Known on television for his dramatic work, McBride is actually a natural comedian. Every few years, he has to remind Hollywood. "That's the funny thing about this business. I started out doing nothing but comedy. The first time I had a chance to do something dramatic was for a thing I did on HBO with the Hudlin brothers, and the first thing everybody said was, "He can"t do drama." So after I did that and as the course of my career continued and I ended up doing Boston Public, we were getting ready to do Undercover Brother and Malcolm Lee pitched me to the producer, Brian Grazer, like "Oh yeah, Chi McBride, he's a great actor. I watch Boston Public every week. He's not funny." So you go back and forth re-educating people about what it is that you do. I don"t like to be in any kind of a box or pigeonhole, whatever people are calling it these days. I try to choose what I"m going to do based on the material. If it moves me then I want to get down with it. If not, then I pass on it. I don't think I have any experiences, maybe one, where I did it for any other reason."

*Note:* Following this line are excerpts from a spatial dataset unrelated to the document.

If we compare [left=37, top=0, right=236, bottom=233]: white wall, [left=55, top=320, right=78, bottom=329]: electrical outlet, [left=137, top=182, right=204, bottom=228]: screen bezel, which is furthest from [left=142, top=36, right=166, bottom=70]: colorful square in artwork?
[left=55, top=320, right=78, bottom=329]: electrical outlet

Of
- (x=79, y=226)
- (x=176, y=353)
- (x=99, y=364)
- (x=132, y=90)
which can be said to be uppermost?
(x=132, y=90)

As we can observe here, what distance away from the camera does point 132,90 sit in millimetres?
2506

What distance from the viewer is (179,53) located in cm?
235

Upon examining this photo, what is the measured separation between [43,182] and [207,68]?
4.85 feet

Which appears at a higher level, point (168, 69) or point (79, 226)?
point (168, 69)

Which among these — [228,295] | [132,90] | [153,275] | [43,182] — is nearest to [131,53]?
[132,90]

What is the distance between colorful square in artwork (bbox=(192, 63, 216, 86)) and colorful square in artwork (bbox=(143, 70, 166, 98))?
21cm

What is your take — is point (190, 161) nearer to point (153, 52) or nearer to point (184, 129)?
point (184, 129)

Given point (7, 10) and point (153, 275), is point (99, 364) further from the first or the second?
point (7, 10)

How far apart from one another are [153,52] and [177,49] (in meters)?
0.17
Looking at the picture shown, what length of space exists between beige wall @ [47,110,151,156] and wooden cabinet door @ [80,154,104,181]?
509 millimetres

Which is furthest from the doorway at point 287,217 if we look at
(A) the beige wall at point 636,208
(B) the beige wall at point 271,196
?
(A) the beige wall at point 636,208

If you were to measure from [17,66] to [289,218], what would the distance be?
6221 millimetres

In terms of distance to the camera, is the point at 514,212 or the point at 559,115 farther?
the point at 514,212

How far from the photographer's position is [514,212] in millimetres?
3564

It's also easy for McBride to bounce between genres because he doesn"t get all actor-y about the drama either. "I"m not one of these actors who if I"m playing a cop, I go ride along with homicide detectives. I"m not getting my ass shot off to do a movie, man. A lot of it is if that's their process, that's their process. It's not for me. For me, it's all pretend. I guess there's a fair amount of preparation I guess, but I always think the realer it is, the funnier it is. That's why I choose those kinds of comedies. The realer you play it, when you try to make it funny, it's never funny to me."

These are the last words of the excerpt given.